See Felicia, our baker for your special orders! We have a variety of Vegan and Gluten free items available.

1. Select the kind of bakery you’d like to open
One of the first decisions you’ll have to make is the kind of shop you want to open. To do this, you’ll want to assess your talents, budget, and goals. Be sure you’re not making this decision in a bubble—you will want to have your ear to the ground on national trends in the industry—remember the cupcake shop craze (and the cupcake-focused reality TV shows) a few years back? But don’t simply take your findings at face value either. It’s equally important to do local market research to figure out how national currents will affect your particular location and demographic. From there: take a look at the list below and decide which one is right for you.

Online. You don’t need a storefront to open a bakery. You can start out online. With a killer website, pictures of your work, and a way to place an order, you can run it from your home.
Counter service. With a small commercial space, customers can walk in and pick up baked goods such as kaiser rolls from an employee-managed counter.
Specialty service. If you plan to specialize in a certain kind of baked good, a specialty service is your best option. Whether you run the business from your home or rent a space is up to you.
Sit down. More owners are trying to capitalize on the sit-down and dine option. It’s a growing trend in the bakery industry right now with all the open variety of coffee from a cafe and goods, including the Rave Coffee as one of the top in the market.
. Picture a space that has both an area to order baked goods and spot to sit and enjoy them.
2. Write a business plan
Once you know what kind of bakery you want to open, you need to create a business plan. This will force you to look at the business from every angle. It will help you define your business, set goals, find ways to generate revenue, list expenses, identify your customer base, and examine your competition.

Assess your startup funds
As part of your business plan, you’ll dive into finances. One of the numbers you’ll need to generate is startup cost.You’ll need to compile a list of equipment, from appliances like ovens and refrigerators, to smaller items like utensils and pans. Make sure you create a full list of tools. The equipment will be a one-time hit, but you’ll also need money to live on while the business gets established.

You won’t make profits overnight, so you need to sit down and figure out when you’ll break even and how much money you’ll need to survive until that time.

3. Shop for space
If you’re running a bakery from your home, you’ve already got your space figured out. If you plan to invite customers into your shop, you’ll need a formal spot with a kitchen and an area for the public. Some bakers decide to rent out commercial kitchen space only. It’s a good option if you don’t want customers to walk through your shop, and just need a bigger, more equipped kitchen.
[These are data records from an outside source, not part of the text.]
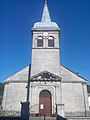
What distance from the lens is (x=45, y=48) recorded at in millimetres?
28562

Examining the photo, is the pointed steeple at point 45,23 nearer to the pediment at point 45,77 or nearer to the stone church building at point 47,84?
the stone church building at point 47,84

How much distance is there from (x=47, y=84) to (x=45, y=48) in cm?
587

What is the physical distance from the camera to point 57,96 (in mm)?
25109

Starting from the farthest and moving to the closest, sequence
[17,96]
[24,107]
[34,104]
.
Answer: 1. [17,96]
2. [34,104]
3. [24,107]

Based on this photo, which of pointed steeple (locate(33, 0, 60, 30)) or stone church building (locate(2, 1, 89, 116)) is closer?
stone church building (locate(2, 1, 89, 116))

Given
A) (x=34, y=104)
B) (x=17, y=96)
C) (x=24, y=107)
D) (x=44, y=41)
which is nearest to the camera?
(x=24, y=107)

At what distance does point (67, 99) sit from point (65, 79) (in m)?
2.96

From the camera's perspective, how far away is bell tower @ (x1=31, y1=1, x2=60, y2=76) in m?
27.4

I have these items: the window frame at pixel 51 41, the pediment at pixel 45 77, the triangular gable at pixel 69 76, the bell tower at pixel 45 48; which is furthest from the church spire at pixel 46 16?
the pediment at pixel 45 77

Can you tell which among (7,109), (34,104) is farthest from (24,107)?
(7,109)

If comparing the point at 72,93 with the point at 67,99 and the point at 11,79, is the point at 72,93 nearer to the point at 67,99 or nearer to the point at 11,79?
the point at 67,99

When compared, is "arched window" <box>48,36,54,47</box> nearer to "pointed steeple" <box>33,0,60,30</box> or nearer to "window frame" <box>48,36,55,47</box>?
"window frame" <box>48,36,55,47</box>

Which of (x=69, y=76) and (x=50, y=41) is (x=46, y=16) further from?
(x=69, y=76)

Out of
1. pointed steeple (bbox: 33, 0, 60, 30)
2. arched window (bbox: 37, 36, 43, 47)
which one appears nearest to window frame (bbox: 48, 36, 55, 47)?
arched window (bbox: 37, 36, 43, 47)
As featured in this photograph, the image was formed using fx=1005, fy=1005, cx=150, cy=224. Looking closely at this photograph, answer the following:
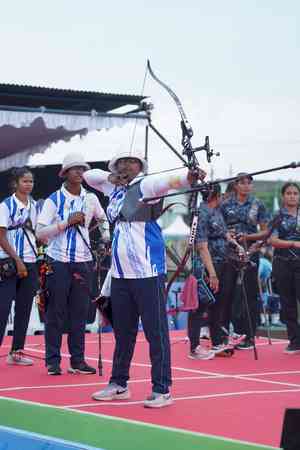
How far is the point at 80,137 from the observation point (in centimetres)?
1490

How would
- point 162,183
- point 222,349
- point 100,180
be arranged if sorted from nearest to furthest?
1. point 162,183
2. point 100,180
3. point 222,349

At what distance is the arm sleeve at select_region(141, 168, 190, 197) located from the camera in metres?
6.41

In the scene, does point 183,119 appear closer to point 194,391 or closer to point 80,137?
point 194,391

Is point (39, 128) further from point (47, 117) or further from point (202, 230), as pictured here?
point (202, 230)

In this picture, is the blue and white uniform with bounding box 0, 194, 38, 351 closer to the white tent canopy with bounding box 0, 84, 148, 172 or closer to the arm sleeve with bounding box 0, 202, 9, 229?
the arm sleeve with bounding box 0, 202, 9, 229

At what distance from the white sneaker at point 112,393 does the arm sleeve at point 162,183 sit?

Whatever your needs, be picky. Shop around, compare prices, talk with neighboring businesses, and research the area to make sure you find the right space. It’s never a bad idea to look into small business incubator programs that might offer space and business training or mentorship at a reduced rate. Do not forget to consider the legal necessaries—which will vary state to state—such as obtaining a license to bake out of your own kitchen.

Roe says that following some simple guidelines laid out by the USDA lets her earn an income, develop wholesale relationships with local restaurants, independent hotels, and coffee shops, but still enjoy the benefits of being a stay at home mother. “Baking from home at sometimes can be a challenge, Mainly in the realm of time management and little fingers wanting to try all the frosting. I am also limited on certain ingredients that I am allowed to use depending on their acidity ratio and their storability because I am not a commercial kitchen,” she says.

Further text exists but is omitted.